Testo citato
********

Ma, il terzo dei tre riferimenti a cui ho
accennato è del tutto interno. Mi riferisco al Regolamento di esecuzione del
2000,
la cui attuazione – e ciò è stato oggetto di una specifica verifica da parte
di Antigone, ma richiederebbe un approfondimento istituzionale – è lontana
dall’essere minimamente soddisfacente.
Il programma penitenziario potrebbe limitarsi
alla sua semplice attuazione, perché questa porta con sé una ridefinizione
di ruoli, compiti, un diverso rapporto con il territorio e, quindi, una
evoluzione delle professionalità e una diversa macchina organizzativa.
Quest’ultimo aspetto apre al terzo pilastro
che, insieme a quello della politica penale e a quello della politica
penitenziaria, converge al ridisegno di un nuovo sistema detentivo.
Il pilastro di un diverso modello di
amministrazione penitenziaria. Un’amministrazione in grado di gestire
situazioni complesse – perché complesso è il mondo della detenzione – in
grado di interloquire con attori istituzionali diversi – dalla magistratura
alle realtà istituzionali locali, senza le quali non si ha politica della
detenzione volta superare il mero contenimento – in grado di far emergere le
professionalità esistenti e di fornire una sistema detentivo corrispondente
a quello che la legge disegna e richiede. Non corrispondente all’utopica
volontà di alcuni, non discendente da diverse impostazioni di filosofia del
diritto. Semplicemente un sistema legale, cioè corrispondente a
quanto normativamente è definito.
Veniamo da un periodo in cui l’Amministrazione
sembra essersi concentrata sul mero evitare danni maggiori, sull’assicurare
più o meno la tenuta del sistema, senza particolari incidenti e senza
toccare gruppi di potere interni via via consolidatisi. Un’amministrazione
che sembra non avere un progetto.

********

Compito A
Conta quante righe dei record contengono la stringa "would", tenendo conto di maiuscole e minuscole. Scrivi soltanto il numero.
Il testo citato e i record provengono da fonti diverse.

Record dell'esercizio
********

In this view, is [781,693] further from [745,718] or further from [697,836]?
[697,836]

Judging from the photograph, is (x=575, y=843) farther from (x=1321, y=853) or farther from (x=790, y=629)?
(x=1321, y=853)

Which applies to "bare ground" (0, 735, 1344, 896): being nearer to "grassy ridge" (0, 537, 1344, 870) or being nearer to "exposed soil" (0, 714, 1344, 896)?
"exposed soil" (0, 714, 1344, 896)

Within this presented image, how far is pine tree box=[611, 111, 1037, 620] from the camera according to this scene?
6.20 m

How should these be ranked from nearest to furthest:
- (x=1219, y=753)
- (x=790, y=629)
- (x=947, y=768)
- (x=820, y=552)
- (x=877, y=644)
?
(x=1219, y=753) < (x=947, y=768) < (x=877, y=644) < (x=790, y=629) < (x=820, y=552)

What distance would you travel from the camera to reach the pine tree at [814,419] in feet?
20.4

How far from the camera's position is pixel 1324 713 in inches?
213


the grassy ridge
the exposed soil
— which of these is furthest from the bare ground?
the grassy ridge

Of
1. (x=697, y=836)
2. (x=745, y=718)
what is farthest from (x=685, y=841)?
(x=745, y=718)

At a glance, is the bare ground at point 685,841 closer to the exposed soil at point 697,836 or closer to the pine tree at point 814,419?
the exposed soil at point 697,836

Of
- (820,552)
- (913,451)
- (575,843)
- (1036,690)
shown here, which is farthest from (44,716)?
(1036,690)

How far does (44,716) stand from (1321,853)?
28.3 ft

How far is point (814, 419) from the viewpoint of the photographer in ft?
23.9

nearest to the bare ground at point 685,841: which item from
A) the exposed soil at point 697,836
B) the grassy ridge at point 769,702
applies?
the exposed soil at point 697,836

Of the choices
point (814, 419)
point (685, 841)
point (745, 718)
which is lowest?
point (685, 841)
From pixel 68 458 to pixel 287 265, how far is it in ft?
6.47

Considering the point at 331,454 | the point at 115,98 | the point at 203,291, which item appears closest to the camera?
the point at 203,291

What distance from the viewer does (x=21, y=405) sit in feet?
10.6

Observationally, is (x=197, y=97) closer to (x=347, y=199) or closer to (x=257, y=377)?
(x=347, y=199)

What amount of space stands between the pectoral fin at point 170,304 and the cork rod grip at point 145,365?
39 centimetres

********

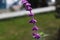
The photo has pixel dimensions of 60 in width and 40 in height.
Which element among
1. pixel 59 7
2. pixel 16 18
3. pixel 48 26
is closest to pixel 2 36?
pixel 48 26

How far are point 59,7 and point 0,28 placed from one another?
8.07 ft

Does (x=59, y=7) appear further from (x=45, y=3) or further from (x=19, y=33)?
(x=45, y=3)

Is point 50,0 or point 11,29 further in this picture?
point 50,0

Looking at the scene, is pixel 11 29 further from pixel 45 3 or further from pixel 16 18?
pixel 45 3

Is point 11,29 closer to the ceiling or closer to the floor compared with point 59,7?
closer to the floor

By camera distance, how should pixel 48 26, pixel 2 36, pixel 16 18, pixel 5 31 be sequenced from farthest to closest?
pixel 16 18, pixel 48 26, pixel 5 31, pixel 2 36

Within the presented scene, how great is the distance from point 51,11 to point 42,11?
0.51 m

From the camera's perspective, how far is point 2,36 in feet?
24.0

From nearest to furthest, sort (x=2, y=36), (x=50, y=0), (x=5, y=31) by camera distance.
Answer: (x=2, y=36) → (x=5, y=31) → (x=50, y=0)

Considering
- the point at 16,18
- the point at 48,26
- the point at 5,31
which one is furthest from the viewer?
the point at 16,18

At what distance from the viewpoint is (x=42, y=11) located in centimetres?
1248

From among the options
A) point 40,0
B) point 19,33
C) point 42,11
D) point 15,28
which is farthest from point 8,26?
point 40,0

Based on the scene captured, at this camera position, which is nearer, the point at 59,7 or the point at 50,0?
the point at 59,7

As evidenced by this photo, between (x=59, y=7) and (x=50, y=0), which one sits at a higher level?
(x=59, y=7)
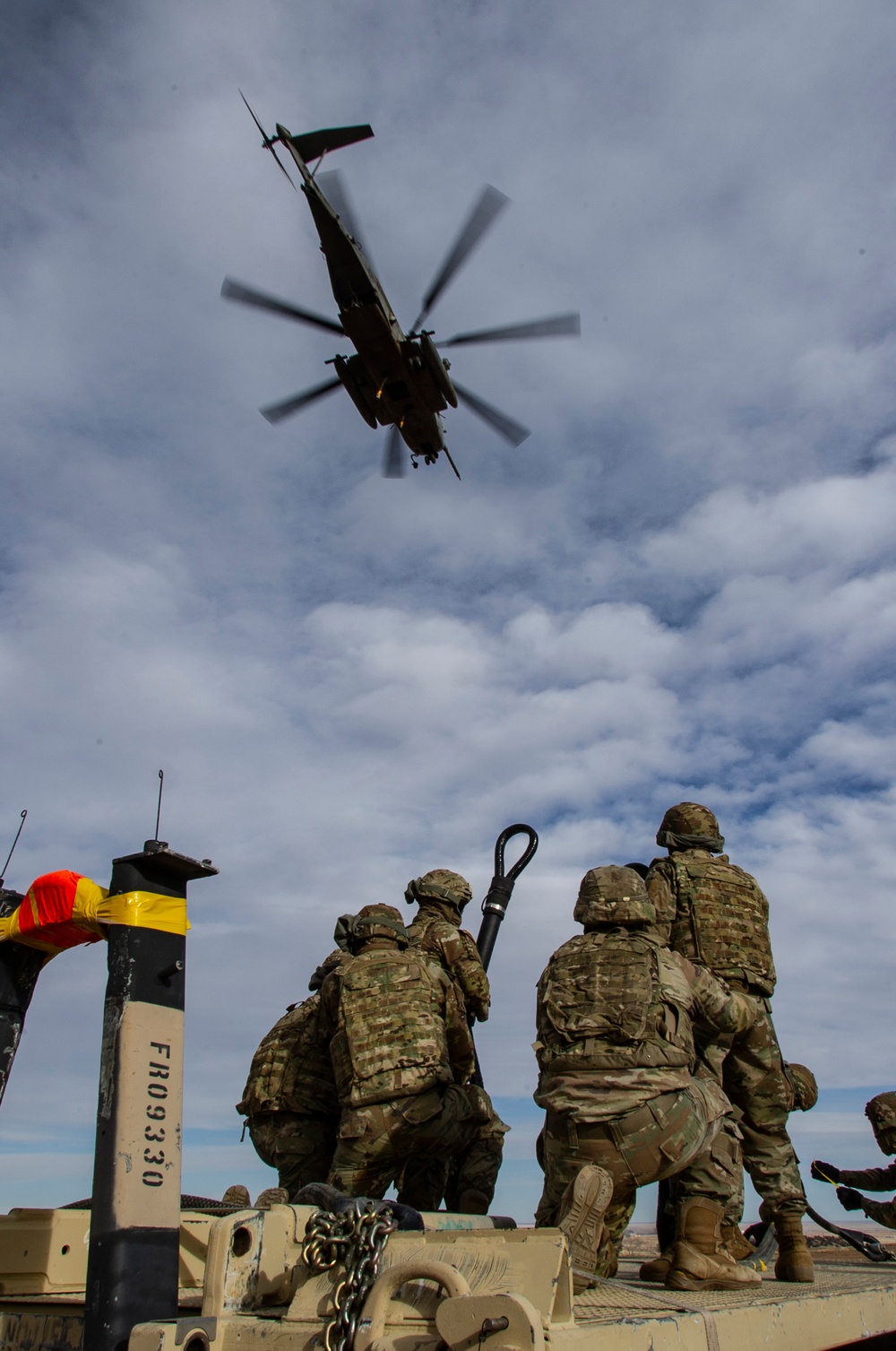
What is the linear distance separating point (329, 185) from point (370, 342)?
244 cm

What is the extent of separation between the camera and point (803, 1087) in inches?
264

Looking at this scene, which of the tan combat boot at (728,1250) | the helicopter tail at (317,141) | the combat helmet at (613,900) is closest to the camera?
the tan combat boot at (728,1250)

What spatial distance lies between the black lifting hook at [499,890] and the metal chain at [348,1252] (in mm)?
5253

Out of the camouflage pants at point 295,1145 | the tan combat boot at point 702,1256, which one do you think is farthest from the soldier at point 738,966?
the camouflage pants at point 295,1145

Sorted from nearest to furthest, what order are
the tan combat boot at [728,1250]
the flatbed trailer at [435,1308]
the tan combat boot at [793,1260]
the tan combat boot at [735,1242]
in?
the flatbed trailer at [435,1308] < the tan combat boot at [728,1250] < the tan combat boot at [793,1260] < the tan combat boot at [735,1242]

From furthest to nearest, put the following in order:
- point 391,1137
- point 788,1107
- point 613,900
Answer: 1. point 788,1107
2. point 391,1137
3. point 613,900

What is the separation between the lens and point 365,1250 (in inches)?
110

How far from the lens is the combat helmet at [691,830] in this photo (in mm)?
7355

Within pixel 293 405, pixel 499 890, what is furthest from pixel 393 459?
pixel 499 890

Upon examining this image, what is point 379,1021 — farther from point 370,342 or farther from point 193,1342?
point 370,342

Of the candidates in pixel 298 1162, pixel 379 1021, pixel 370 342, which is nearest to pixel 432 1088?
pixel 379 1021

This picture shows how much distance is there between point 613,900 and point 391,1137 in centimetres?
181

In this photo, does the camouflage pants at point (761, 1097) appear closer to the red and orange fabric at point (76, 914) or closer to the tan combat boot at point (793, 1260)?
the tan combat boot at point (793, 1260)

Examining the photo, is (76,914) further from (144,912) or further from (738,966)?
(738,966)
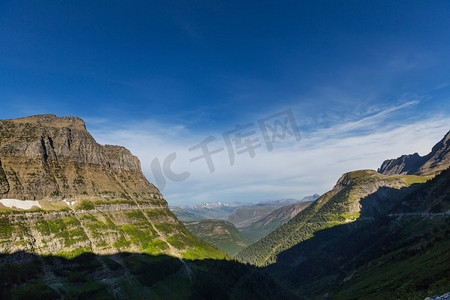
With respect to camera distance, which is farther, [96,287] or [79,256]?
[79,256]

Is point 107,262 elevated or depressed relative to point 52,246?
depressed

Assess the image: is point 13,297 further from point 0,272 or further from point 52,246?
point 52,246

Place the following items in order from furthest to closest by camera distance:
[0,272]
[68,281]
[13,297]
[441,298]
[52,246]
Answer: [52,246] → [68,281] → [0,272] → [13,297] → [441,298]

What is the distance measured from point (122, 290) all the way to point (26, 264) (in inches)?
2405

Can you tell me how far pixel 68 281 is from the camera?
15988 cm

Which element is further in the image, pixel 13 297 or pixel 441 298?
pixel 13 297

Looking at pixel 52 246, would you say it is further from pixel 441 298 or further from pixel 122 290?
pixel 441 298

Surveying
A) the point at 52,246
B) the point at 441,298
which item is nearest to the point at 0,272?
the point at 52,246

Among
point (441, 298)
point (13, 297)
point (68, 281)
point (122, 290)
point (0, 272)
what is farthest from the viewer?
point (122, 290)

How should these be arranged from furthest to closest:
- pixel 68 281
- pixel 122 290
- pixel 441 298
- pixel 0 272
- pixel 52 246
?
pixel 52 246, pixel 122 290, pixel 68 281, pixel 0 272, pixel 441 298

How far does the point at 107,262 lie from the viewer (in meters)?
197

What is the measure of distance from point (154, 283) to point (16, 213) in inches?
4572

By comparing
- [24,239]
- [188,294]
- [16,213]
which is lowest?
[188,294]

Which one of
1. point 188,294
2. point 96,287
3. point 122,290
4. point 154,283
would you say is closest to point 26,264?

********

Compito B
Stabilisci se le affermazioni seguenti concordano con il testo citato, rispondendo sì o no a ciascuna e riportando tra virgolette le parole decisive del testo: (i) il Regolamento di esecuzione menzionato risale al 2000; (ii) l'attuazione di quel regolamento viene giudicata pienamente soddisfacente; (iii) l'Amministrazione viene descritta come priva, in apparenza, di un progetto.

Esito dell'esercizio A
3

Esito dell'esercizio B
(i) Sì: "Mi riferisco al Regolamento di esecuzione del 2000".
(ii) No: "è lontana dall’essere minimamente soddisfacente".
(iii) Sì: "Un’amministrazione che sembra non avere un progetto".